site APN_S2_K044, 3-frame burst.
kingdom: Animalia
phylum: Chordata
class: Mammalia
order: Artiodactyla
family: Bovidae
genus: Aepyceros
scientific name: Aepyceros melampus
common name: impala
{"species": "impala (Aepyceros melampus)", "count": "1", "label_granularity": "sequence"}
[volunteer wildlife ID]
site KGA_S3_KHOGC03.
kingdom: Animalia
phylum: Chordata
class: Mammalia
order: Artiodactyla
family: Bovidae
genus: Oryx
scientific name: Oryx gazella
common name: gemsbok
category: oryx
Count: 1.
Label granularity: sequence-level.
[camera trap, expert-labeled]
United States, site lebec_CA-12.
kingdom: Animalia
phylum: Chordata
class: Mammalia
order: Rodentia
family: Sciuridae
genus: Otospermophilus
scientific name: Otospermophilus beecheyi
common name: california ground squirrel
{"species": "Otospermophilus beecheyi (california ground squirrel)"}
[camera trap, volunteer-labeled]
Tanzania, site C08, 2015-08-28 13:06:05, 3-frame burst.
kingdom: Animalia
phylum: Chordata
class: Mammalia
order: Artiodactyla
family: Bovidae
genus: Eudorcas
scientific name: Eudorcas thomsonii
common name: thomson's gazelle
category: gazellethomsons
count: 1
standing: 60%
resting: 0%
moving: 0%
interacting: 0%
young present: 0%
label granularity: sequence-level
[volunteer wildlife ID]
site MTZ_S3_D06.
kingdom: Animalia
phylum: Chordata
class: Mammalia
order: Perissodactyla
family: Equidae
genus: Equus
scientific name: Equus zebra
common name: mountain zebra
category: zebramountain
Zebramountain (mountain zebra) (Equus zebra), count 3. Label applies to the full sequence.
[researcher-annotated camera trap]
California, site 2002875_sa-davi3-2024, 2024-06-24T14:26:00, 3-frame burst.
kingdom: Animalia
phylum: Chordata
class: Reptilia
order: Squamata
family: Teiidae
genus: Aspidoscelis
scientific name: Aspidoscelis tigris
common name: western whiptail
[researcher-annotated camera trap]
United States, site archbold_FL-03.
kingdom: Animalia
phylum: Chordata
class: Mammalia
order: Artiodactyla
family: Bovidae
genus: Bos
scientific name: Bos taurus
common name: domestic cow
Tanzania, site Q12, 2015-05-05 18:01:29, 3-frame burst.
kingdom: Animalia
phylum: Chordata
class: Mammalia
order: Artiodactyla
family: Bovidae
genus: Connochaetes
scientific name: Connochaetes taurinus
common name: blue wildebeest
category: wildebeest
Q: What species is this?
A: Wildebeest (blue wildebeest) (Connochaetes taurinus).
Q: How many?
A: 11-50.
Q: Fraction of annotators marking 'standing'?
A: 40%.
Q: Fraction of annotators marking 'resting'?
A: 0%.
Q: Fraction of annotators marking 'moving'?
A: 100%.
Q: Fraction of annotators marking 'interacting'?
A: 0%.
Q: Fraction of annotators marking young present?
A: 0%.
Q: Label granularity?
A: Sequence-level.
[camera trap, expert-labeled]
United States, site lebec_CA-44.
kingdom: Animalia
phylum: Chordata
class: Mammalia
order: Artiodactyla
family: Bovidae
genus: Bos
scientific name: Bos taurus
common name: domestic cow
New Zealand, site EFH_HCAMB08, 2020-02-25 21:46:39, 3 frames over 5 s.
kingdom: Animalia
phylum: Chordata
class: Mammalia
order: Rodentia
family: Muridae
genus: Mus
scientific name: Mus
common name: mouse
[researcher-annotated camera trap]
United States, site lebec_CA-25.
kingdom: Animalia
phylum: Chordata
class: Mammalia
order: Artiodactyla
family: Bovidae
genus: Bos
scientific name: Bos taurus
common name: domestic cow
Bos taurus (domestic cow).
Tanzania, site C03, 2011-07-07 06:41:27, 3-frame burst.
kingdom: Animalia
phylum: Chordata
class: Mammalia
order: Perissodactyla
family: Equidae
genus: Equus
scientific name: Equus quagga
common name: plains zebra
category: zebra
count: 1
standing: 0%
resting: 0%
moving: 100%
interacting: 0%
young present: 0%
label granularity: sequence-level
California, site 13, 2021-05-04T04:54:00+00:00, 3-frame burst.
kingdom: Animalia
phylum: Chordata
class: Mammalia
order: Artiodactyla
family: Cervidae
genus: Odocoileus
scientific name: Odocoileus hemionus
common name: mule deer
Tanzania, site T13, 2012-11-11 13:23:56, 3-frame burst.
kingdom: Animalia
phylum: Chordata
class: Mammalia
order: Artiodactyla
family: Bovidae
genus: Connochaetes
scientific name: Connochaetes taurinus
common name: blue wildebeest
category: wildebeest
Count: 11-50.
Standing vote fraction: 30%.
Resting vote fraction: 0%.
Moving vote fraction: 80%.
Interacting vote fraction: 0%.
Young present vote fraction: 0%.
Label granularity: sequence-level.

**What to produce**
Give every entry back exactly as it was written above.

**Expected output**
site APN_S2_K044, 3-frame burst.
kingdom: Animalia
phylum: Chordata
class: Mammalia
order: Artiodactyla
family: Bovidae
genus: Aepyceros
scientific name: Aepyceros melampus
common name: impala
{"species": "impala (Aepyceros melampus)", "count": "1", "label_granularity": "sequence"}
[volunteer wildlife ID]
site KGA_S3_KHOGC03.
kingdom: Animalia
phylum: Chordata
class: Mammalia
order: Artiodactyla
family: Bovidae
genus: Oryx
scientific name: Oryx gazella
common name: gemsbok
category: oryx
Count: 1.
Label granularity: sequence-level.
[camera trap, expert-labeled]
United States, site lebec_CA-12.
kingdom: Animalia
phylum: Chordata
class: Mammalia
order: Rodentia
family: Sciuridae
genus: Otospermophilus
scientific name: Otospermophilus beecheyi
common name: california ground squirrel
{"species": "Otospermophilus beecheyi (california ground squirrel)"}
[camera trap, volunteer-labeled]
Tanzania, site C08, 2015-08-28 13:06:05, 3-frame burst.
kingdom: Animalia
phylum: Chordata
class: Mammalia
order: Artiodactyla
family: Bovidae
genus: Eudorcas
scientific name: Eudorcas thomsonii
common name: thomson's gazelle
category: gazellethomsons
count: 1
standing: 60%
resting: 0%
moving: 0%
interacting: 0%
young present: 0%
label granularity: sequence-level
[volunteer wildlife ID]
site MTZ_S3_D06.
kingdom: Animalia
phylum: Chordata
class: Mammalia
order: Perissodactyla
family: Equidae
genus: Equus
scientific name: Equus zebra
common name: mountain zebra
category: zebramountain
Zebramountain (mountain zebra) (Equus zebra), count 3. Label applies to the full sequence.
[researcher-annotated camera trap]
California, site 2002875_sa-davi3-2024, 2024-06-24T14:26:00, 3-frame burst.
kingdom: Animalia
phylum: Chordata
class: Reptilia
order: Squamata
family: Teiidae
genus: Aspidoscelis
scientific name: Aspidoscelis tigris
common name: western whiptail
[researcher-annotated camera trap]
United States, site archbold_FL-03.
kingdom: Animalia
phylum: Chordata
class: Mammalia
order: Artiodactyla
family: Bovidae
genus: Bos
scientific name: Bos taurus
common name: domestic cow
Tanzania, site Q12, 2015-05-05 18:01:29, 3-frame burst.
kingdom: Animalia
phylum: Chordata
class: Mammalia
order: Artiodactyla
family: Bovidae
genus: Connochaetes
scientific name: Connochaetes taurinus
common name: blue wildebeest
category: wildebeest
Q: What species is this?
A: Wildebeest (blue wildebeest) (Connochaetes taurinus).
Q: How many?
A: 11-50.
Q: Fraction of annotators marking 'standing'?
A: 40%.
Q: Fraction of annotators marking 'resting'?
A: 0%.
Q: Fraction of annotators marking 'moving'?
A: 100%.
Q: Fraction of annotators marking 'interacting'?
A: 0%.
Q: Fraction of annotators marking young present?
A: 0%.
Q: Label granularity?
A: Sequence-level.
[camera trap, expert-labeled]
United States, site lebec_CA-44.
kingdom: Animalia
phylum: Chordata
class: Mammalia
order: Artiodactyla
family: Bovidae
genus: Bos
scientific name: Bos taurus
common name: domestic cow
New Zealand, site EFH_HCAMB08, 2020-02-25 21:46:39, 3 frames over 5 s.
kingdom: Animalia
phylum: Chordata
class: Mammalia
order: Rodentia
family: Muridae
genus: Mus
scientific name: Mus
common name: mouse
[researcher-annotated camera trap]
United States, site lebec_CA-25.
kingdom: Animalia
phylum: Chordata
class: Mammalia
order: Artiodactyla
family: Bovidae
genus: Bos
scientific name: Bos taurus
common name: domestic cow
Bos taurus (domestic cow).
Tanzania, site C03, 2011-07-07 06:41:27, 3-frame burst.
kingdom: Animalia
phylum: Chordata
class: Mammalia
order: Perissodactyla
family: Equidae
genus: Equus
scientific name: Equus quagga
common name: plains zebra
category: zebra
count: 1
standing: 0%
resting: 0%
moving: 100%
interacting: 0%
young present: 0%
label granularity: sequence-level
California, site 13, 2021-05-04T04:54:00+00:00, 3-frame burst.
kingdom: Animalia
phylum: Chordata
class: Mammalia
order: Artiodactyla
family: Cervidae
genus: Odocoileus
scientific name: Odocoileus hemionus
common name: mule deer
Tanzania, site T13, 2012-11-11 13:23:56, 3-frame burst.
kingdom: Animalia
phylum: Chordata
class: Mammalia
order: Artiodactyla
family: Bovidae
genus: Connochaetes
scientific name: Connochaetes taurinus
common name: blue wildebeest
category: wildebeest
Count: 11-50.
Standing vote fraction: 30%.
Resting vote fraction: 0%.
Moving vote fraction: 80%.
Interacting vote fraction: 0%.
Young present vote fraction: 0%.
Label granularity: sequence-level.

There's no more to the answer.